Ces quelques phrases rappellent une réalité encore ignorée : les produits chimiques sont partout autour de nous. “Nous les respirons, les mangeons, les touchons. A notre insu, des dizaines de milliers de substances chimiques partagent notre vie quotidienne, nichées dans la nourriture et l’eau, incrustées dans les détergents, les plastiques ou les tissus, invisibles et partout à la fois”, détaille l’auteure. Ils sont aussi en nous, dans nos corps. Et nous ne savons que bien peu de chose de leurs conséquences sur la santé des hommes et de l’environnement. “Bien évidemment, les substances chimiques ont amélioré nos existences, prévient Stéphane Horel. Il ne s’agit pas de revivre en peaux de bêtes (…). Mais si certaines d’entre elles peuvent nuire à notre santé, nous ne pourrons pas éviter le débat.”
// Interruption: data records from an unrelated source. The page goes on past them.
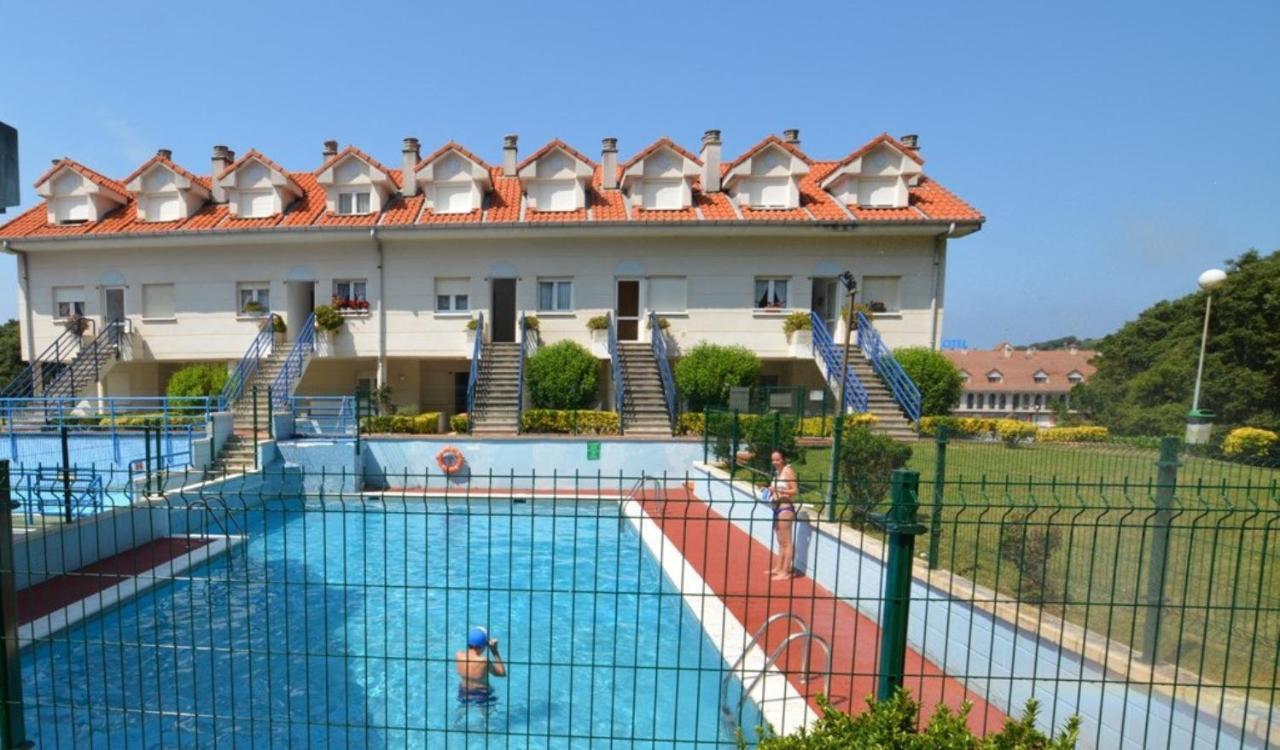 Ria De Ajo Apartment Isla Bagian luar foto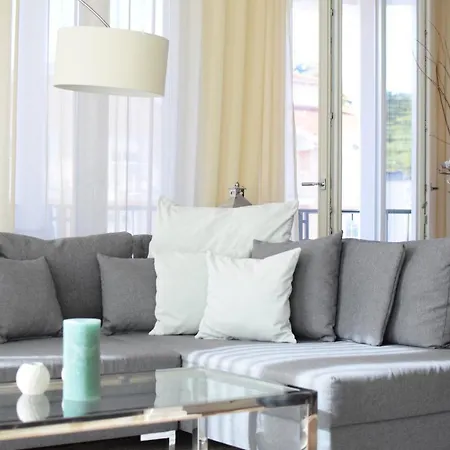 Apartamento First Sellin Appartement 32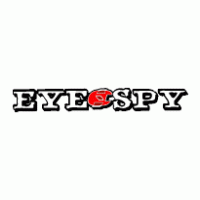 Eyespy recordings logo vector logo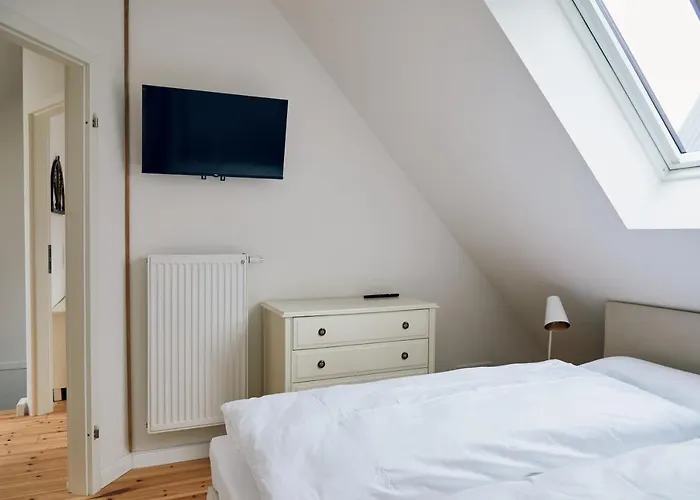 Traenke 公寓 Barkelsby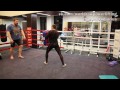 Kirill Sarychev - Kickboxing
Journaliste indépendante, l’auteure n’écrit ni en militante ni en scientifique. Elle joue les intermédiaires, rendant accessibles des connaissances éparpillées, introuvables, et - quand elles sont disponibles - difficiles à lire, car leur technicité les rend incompréhensibles à l’état brut. Sur la piste des alkylphénols, phtalates, parabens et autres perméthrines, elle a décrypté des centaines d’études et de documents officiels (cités en annexe) avec pour objectif de répondre en langage clair à deux questions : où sont ces produits ? Quels sont leurs effets connus ?

Pas facile d’obtenir des réponses. “Des messages que personne n’écoutera jamais sont laissés sur des boîtes vocales anonymes, des interlocuteurs partent en congés, visiblement pour toujours, on se défausse et se renvoie la balle à une lenteur tout à fait remarquable”, rapporte l’auteure.

Le livre n’assène pas de réponses péremptoires sur les conséquences de ces pollutions pour l’environnement et la santé, car ces réponses n’existent pas. Il est très difficile de mettre en évidence un lien entre une substance précise et une maladie : la santé d’une personne est conditionnée par de multiples facteurs (hérédité, comportements individuels comme le tabagisme, choix alimentaires, exposition à des pollutions multiples tout au long de la vie).

Mais des études scientifiques, qui sont autant de sonnettes d’alarme, justifient que l’on s’interroge davantage, selon Stéphane Horel. Ces travaux montrent des changements de sexe chez les poissons, l’augmentation des malformations de l’appareil génital des petits garçons, la baisse de la concentration de spermatozoïdes…

L’augmentation récente du nombre de cancers dans la population fait l’objet d’une controverse dans les milieux scientifiques : peut-on l’attribuer à la pollution ? “Moins de 50 % des cancers sont expliqués par des facteurs connus”, rappelle une chercheuse de l’Inserm, citée dans le livre. Une question centrale est posée. “Comment aborder intelligemment les causes du cancer dans un pays qui ne possède pas de registre national des cancers ?, interroge Stéphane Horel. Les statistiques françaises sont établies à partir de données ne couvrant que 14 % de la population, essentiellement en dehors des zones urbaines.” En tout état de cause, explique-t-elle, il n’est pas possible d’affirmer que ces produits n’ont aucun effet sur la population. Il est plus juste de dire qu’on ne les a pas cherchés.

LA GRANDE INVASION. ENQUÊTE SUR LES PRODUITS QUI INTOXIQUENT NOTRE VIE QUOTIDIENNE de Stéphane Horel. Ed. du Moment, 314 p., 19,95 €.